How do I make strings in a file get into separate sets when a specific word is mentioned?-CodePudding

I'm trying to check if a certain word is mentioned in a file, then the words under it become a part of a set, which then this set would be put in a tuple. For instance, the file would say:

COUNTRIES
America
Canada
Russia
Poland

PEOPLE
George
John
James
Kenny

Which would then become a list like this:

[{'America', 'Canada', 'Russia', 'Poland'}, {'George', 'John', 'James', 'Kenny'}]

I started off by doing this to check if I can start going through each individual string:

input = open('countries.txt', 'r')

l = input.readline()
while l.startswith('COUNTRIES'):
     j = input.readline
     if j == 'PEOPLE'
        break`

This code runs forever and it does not stop.

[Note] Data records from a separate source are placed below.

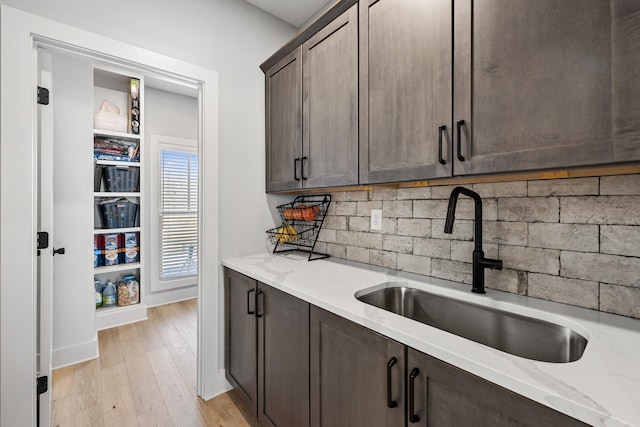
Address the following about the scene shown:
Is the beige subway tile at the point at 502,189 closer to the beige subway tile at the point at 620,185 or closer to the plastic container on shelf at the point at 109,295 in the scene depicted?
the beige subway tile at the point at 620,185

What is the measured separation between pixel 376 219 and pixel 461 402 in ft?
3.70

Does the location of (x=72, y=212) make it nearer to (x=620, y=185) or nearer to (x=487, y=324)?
(x=487, y=324)

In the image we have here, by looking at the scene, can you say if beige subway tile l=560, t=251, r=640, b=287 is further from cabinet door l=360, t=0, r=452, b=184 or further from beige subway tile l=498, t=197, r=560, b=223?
cabinet door l=360, t=0, r=452, b=184

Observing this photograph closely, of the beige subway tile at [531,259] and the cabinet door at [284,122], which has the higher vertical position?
the cabinet door at [284,122]

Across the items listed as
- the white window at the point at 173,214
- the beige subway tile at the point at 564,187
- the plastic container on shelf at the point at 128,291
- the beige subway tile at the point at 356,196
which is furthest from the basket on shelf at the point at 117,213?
the beige subway tile at the point at 564,187

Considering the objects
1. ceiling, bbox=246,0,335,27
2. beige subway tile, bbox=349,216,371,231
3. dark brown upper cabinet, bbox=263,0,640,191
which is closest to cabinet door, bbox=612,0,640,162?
dark brown upper cabinet, bbox=263,0,640,191

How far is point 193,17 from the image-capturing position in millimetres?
1848

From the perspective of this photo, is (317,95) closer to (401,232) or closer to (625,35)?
(401,232)

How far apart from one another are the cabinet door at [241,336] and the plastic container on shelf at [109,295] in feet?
6.40

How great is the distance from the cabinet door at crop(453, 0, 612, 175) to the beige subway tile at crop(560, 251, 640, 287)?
1.40 ft

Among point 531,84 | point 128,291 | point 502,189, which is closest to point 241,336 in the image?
point 502,189

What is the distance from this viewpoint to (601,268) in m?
0.99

I figured if that I could figure out why it does not stop when it reaches the word people then I could possibly separate the strings under PEOPLE and COUNTRIES into separate sets.

CodePudding user response：

You never change l, so it will ALWAYS start with `"COUNTRIES". That's why the loop never ends. Try this:

header = None
track = {}
for line in open('countries.txt', 'r'):
    line = line.strip()
    if line.isupper():
        header = line
        track[header] = []
    elif line:
        track[header].append( line )

CodePudding user response：

As Tim said you aren't changing l that's why it's infinite loop

Solution:

You can keep track of the current set and if any uppercase word comes you can push it to your list

list_of_sets = []

with open('contries.txt', mode="r") as f:
    current_set = set()
    for index, line in enumerate(f.readlines()):
        line_strip = line.strip()

        if not line_strip:
            continue

        if line_strip.isupper():
            if index:
                list_of_sets.append(current_set)
                current_set = set()
            continue

        current_set.add(line_strip)

    list_of_sets.append(current_set)

print(list_of_sets) # [{'Russia', 'America', 'Poland', 'Canada'}, {'Kenny', 'James', 'George', 'John'}]

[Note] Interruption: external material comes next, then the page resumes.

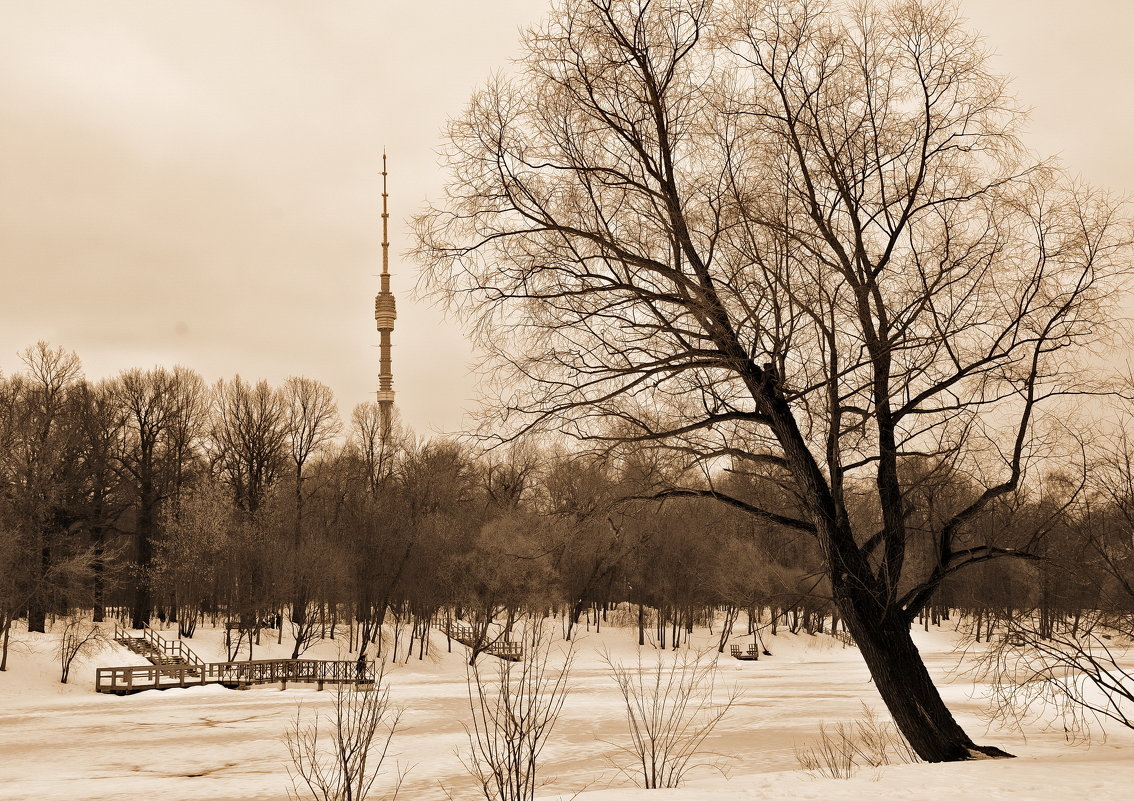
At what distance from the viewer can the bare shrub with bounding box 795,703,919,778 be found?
10.3 m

words_to_split = ["COUNTRIES", "PEOPLE"]
list_of_sets = []

with open('contries.txt', mode="r") as f:
    current_set = set()
    for index, line in enumerate(f.readlines()):
        line_strip = line.strip()
        if not line_strip:
            continue
        if line_strip in words_to_split:
            if index:
                list_of_sets.append(current_set)
                current_set = set()
            continue
        current_set.add(line_strip)
    list_of_sets.append(current_set)

print(list_of_sets) # [{'Russia', 'America', 'Poland', 'Canada'}, {'Kenny', 'James', 'George', 'John'}]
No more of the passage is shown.